Cuyp, Or Kuyp, Albert, a Dutch painter, born at Dort in 1605, died after 1683. His father, Jacob Gerritse Cuyp, a painter of landscapes and animals, and one of the founders of the academy of St. Luke in Dort, was his first and probably his only master. A strict Calvinist and devoted to his art, he passed the greater part of his time at a small country seat near Dort, where his room, the walls still covered with designs for which he rarely received orders, is shown to visitors. There is no record of his death. His pictures were singularly neglected for many years after his death, and it is said that down to 1750 no one of them had sold for more than 30 florins, or about $12. England seems to have been the first to appreciate them, for shortly after this time the demands of English collectors caused a considerable rise in their value; and Horace Walpole, in a letter written in 1774, mentions with astonishment that a picture by Cuyp had just been sold for £290. Within the last 50 years they have frequently brought from 1,000 to 1,500 guineas, and are to be found in great numbers in private and public galleries in England. Cuyp's range of subjects was extensive.
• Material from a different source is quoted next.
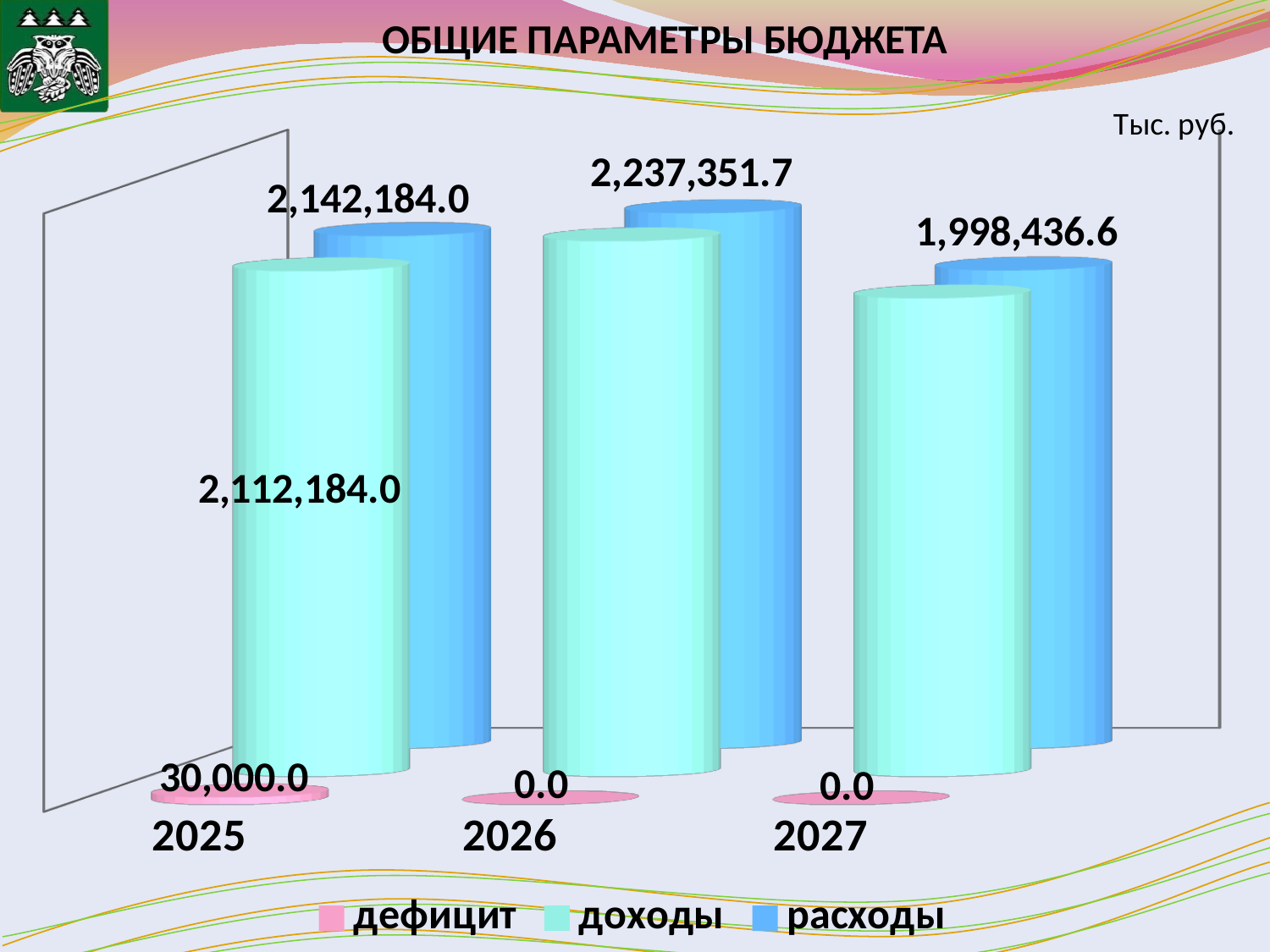
What is the value of расходы for 2027? 1,998,436.6 How many series does the legend list? 3 What is the value of дефицит for 2025? 30,000.0 What is the value of дефицит for 2027? 0.0 What is the difference between расходы and доходы in 2025? 30,000.0 What is the title of the chart? ОБЩИЕ ПАРАМЕТРЫ БЮДЖЕТА What is the difference between расходы in 2026 and расходы in 2027? 238,915.1 In which year is расходы highest? 2026 What is the value of расходы for 2025? 2,142,184.0 What is the value of расходы for 2026? 2,237,351.7 In which year is расходы lowest? 2027 What is the value of доходы for 2025? 2,112,184.0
He painted scenes on the Maas river, in the neighborhood of Dort, with herds of cattle and horsemen, cavalry skirmishes, horse fairs, sea pieces, moonlights, winter scenes, and interiors, all of which show a high degree of excellence. Some of his drawings, heightened by water colors, are gems of art. His best pictures are his landscapes, to attain perfection in which he made studies in the open air at all hours of the day. Dr. Waagen has summed up his artistic qualities as follows: "In loftiness of conception, knowledge of aerial percuzco spective, with the greatest glow and warmth of serene atmosphere, Cuyp stands unrivalled, and may justly be called the Dutch Claude. In the impasto, the breadth and freedom of execution, he greatly resembles Rembrandt." Unlike most Dutch painters, he did not finish his pictures very elaborately, but strove to impress them with the stamp of intellectual rather than of manual labor.